For good or ill, a lot of what Americans eat is made of corn. It's not just the obvious ears alongside your main course, it's the sweetener in your drinks and to a large extent the meat on your sandwich. Corn is a viable crop across a large swath of the United States, and thanks to both modern farming techniques and not insignificant government subsidies, it's an extremely cheap source of calories for both humans and animals. Twice as much U.S. corn goes to feeding animals as it does to directly feeding people, but there's another use for all that cheap grain: making ethanol.

It turns out that a lot of corn is used to make the biofuel. in 2010, for the first time, farmers actually used more corn for ethanol than they did for animal feed. The difference was small (5 billion bushels for feed, 5.05 billion for ethanol) but the implications may be big. More corn is now being feed to our cars than to our animals.

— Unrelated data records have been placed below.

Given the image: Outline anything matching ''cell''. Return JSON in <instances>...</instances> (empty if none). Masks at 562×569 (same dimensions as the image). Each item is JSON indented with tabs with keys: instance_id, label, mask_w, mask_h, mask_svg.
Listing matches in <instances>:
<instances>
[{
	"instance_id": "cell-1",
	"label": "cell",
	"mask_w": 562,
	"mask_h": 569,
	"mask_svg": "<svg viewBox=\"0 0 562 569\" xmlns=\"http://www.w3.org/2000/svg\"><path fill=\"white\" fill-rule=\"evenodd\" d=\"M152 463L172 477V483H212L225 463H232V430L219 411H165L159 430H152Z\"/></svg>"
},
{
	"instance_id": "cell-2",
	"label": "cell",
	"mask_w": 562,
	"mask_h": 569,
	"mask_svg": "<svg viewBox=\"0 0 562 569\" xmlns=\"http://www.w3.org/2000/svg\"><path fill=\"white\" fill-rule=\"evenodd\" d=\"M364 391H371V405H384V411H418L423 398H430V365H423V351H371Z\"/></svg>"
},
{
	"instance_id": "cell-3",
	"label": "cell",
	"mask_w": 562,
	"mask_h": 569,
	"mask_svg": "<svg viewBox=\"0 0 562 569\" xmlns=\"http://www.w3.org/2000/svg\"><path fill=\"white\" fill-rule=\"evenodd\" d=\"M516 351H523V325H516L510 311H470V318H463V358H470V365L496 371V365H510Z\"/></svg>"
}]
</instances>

That 40 percent of corn production headed for ethanol results in around 13 billion gallons of ethanol. Which in turn accounts about 10 percent of the gasoline consumed in the US. Because ethanol is so cheap, the U.S. actually exported 397 million gallons in 2010. Other methods for making ethanol are in use, and continue to be researched, but corn dominates this market at the moment. How long this lasts is not certain. In 2011, a combination of market conditions and bad weather has led to a decline in U.S. ethanol production and a proposal to end ethanol subsidies was passed by the Senate this summer.